Please output the lines from the one with "Massimo Ferrero a Marassi per la" through the end of the data exactly as written, omitting all pictures.

(Collected data Opens)

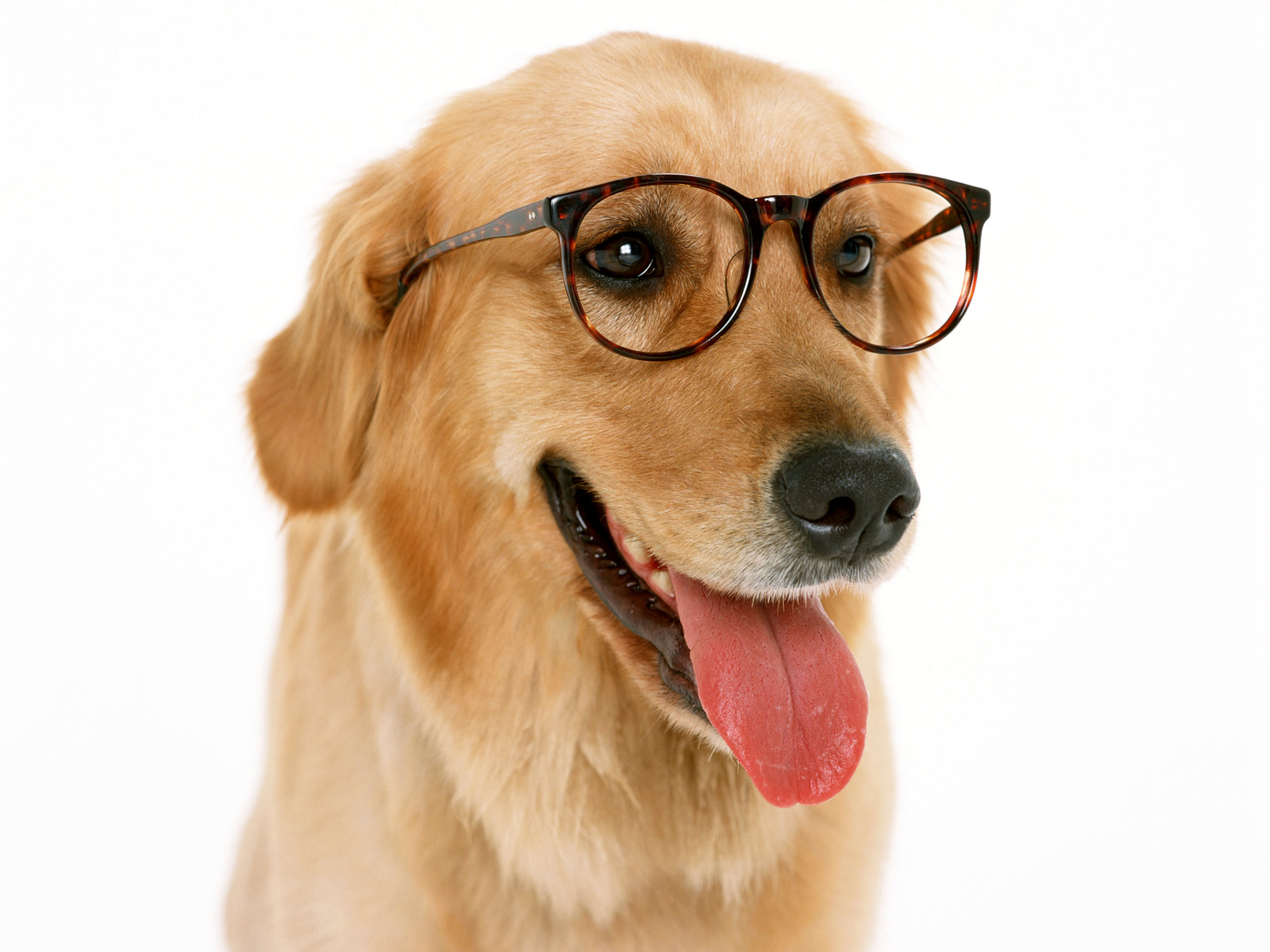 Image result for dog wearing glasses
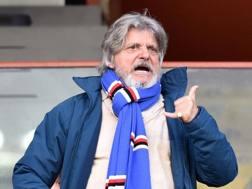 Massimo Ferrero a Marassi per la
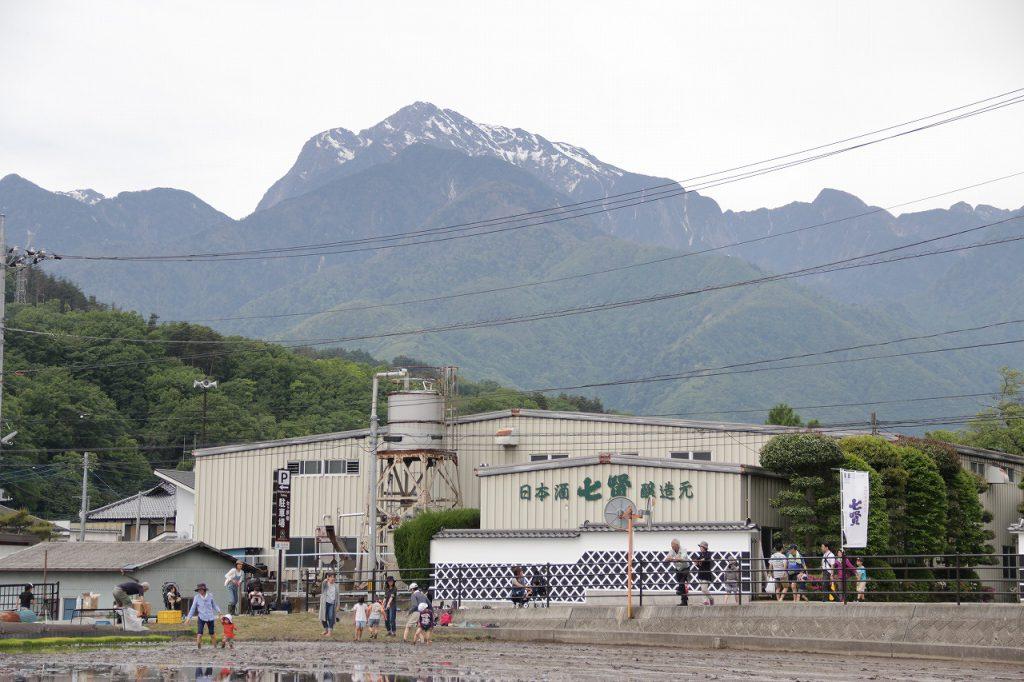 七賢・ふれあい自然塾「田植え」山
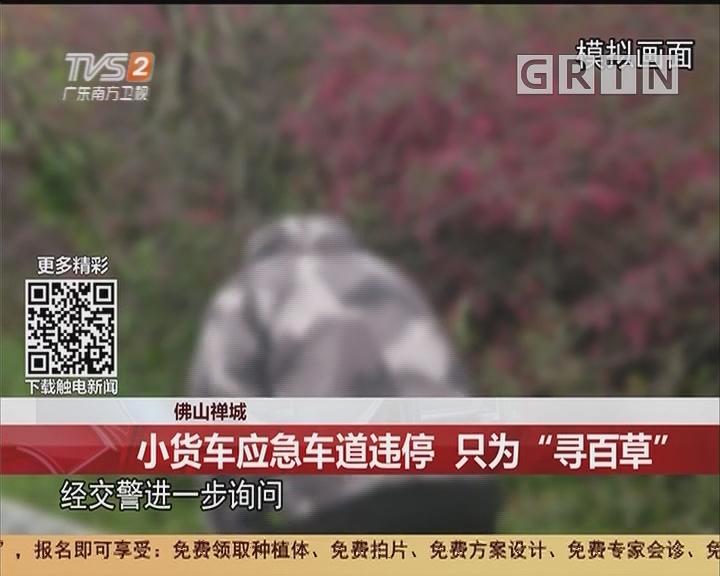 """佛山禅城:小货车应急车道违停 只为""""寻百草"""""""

(Collected data Closes)

**Task solution:**
 Massimo Ferrero a Marassi per la
 七賢・ふれあい自然塾「田植え」山
 """佛山禅城:小货车应急车道违停 只为""""寻百草"""""""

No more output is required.